→ ABOUT THIS EXERCISE
Could you return every line of the records below that contains the word "camera"?

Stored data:
####
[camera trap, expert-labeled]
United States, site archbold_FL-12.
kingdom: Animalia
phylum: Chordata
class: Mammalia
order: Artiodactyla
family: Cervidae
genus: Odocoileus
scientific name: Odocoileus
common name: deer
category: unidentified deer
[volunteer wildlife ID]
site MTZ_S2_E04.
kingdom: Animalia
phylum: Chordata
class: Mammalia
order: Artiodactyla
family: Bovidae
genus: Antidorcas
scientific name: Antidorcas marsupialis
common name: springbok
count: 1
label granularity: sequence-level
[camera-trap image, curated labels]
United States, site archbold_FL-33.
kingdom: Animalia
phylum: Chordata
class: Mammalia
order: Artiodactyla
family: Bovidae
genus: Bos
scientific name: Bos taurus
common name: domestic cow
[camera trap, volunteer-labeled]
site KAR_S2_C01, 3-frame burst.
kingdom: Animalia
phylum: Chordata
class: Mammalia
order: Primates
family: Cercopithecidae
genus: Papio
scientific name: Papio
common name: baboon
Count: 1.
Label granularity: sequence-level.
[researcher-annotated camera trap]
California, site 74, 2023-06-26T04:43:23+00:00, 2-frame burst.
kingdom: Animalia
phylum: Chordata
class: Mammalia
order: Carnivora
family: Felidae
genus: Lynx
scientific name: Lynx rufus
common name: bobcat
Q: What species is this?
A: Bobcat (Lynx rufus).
####
→ ANSWER BOX
[camera trap, expert-labeled]
[camera-trap image, curated labels]
[camera trap, volunteer-labeled]
[researcher-annotated camera trap]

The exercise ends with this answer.